Based on the satisfactory results of selective neck dissection, the efficacy of super-selective neck dissection after CRT, which is defined as the removal of two or less contiguous levels of cervical lymph nodes, is being investigated. It is advocated for patients who have small, residual single-level adenopathy. Robbins38 et al. studied 177 patients after intraarterial cisplatin and radiotherapy for squamous cell carcinoma of the head and neck. Among 89 patients with residual neck disease, 73 patients had clinical residual adenopathy involving only one neck level. Fifty-four patients eventually underwent neck dissection and the pathology result showed that only two patients had disease extending beyond the single neck level, and one of them had disease in a contiguous neck level and the other patient had disease in a non-contiguous level. They concluded that super-selective neck dissection was feasible for patients after CRT with persistent nodal disease that was confined to one level.
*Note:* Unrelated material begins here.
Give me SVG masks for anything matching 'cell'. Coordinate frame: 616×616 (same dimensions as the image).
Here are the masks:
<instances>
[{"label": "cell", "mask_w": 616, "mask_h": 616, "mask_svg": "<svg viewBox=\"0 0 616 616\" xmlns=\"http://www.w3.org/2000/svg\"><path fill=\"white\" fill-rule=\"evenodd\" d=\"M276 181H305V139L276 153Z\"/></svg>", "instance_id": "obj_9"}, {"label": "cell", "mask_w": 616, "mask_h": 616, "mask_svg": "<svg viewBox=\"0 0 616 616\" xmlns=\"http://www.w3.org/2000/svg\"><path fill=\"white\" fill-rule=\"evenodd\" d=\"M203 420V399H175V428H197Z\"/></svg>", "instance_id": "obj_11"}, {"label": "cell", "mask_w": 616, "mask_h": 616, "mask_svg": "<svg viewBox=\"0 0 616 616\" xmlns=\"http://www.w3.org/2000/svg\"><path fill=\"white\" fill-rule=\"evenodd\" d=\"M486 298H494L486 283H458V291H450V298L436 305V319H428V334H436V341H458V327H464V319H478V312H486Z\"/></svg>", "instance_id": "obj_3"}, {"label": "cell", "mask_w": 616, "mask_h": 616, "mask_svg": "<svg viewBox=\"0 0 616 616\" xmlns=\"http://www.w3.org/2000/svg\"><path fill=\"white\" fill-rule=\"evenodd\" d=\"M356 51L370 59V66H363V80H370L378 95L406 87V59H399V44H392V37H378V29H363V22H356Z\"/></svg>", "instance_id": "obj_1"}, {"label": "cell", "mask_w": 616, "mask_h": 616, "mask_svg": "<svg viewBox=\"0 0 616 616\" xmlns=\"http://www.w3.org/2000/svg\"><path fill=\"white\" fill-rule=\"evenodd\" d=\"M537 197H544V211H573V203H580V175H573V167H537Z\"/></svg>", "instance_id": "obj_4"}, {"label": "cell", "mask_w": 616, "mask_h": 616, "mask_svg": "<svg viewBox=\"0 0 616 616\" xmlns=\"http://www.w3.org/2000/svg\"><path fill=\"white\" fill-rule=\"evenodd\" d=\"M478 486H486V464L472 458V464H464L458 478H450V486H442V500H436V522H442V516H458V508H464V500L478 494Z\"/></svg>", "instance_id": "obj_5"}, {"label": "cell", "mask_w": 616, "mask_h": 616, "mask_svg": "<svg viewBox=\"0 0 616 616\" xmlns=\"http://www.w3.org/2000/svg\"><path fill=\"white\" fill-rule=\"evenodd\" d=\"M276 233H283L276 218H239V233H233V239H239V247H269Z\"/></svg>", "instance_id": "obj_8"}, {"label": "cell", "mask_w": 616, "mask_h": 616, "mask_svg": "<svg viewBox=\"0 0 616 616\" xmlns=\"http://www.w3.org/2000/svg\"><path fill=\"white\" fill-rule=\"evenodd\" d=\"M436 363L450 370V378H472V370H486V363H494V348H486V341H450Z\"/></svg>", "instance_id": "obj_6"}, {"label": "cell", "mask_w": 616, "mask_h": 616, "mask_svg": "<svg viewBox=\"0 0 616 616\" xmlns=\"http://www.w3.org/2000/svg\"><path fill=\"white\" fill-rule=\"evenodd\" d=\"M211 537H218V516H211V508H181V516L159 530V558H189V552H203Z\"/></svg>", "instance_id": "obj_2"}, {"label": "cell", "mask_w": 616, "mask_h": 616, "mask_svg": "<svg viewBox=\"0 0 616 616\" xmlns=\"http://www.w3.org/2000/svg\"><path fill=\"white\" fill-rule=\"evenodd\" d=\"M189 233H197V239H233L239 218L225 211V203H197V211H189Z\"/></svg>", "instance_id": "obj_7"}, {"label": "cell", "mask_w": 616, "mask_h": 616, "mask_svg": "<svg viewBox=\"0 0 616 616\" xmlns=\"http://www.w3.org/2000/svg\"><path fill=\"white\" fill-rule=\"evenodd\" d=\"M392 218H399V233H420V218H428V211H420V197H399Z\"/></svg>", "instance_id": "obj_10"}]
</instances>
Goguen et al.39 reported a 95 % negative predictive value for CT for cervical nodal status after CRT, and suggested that it could provide a road map for designing super-selective neck dissection in partial response patients with limited residual disease. Further studies are required to demonstrate the efficacy of such procedure before its routine use can be advocated.
Management of the neck after organ-preserving CRT for cancers in the head and neck region is important. Early CT and/or diffusion-weighted MRI scans after the completion of CRT appears to be useful in assessing the tumour response to treatment, especially for patients presenting with N2–N3 disease. With improving chemoradiotherapy and diagnostic studies, pre-emptive neck dissection is not necessary in patients with clinically complete nodal response. In patients with partial response, however, early planned neck dissection is recommended. In patients with limited tumour volume, early results showed that conservative surgical approaches including selective neck dissection or even superselective neck dissection may achieve a satisfactory tumour control without causing unnecessary surgical morbidities.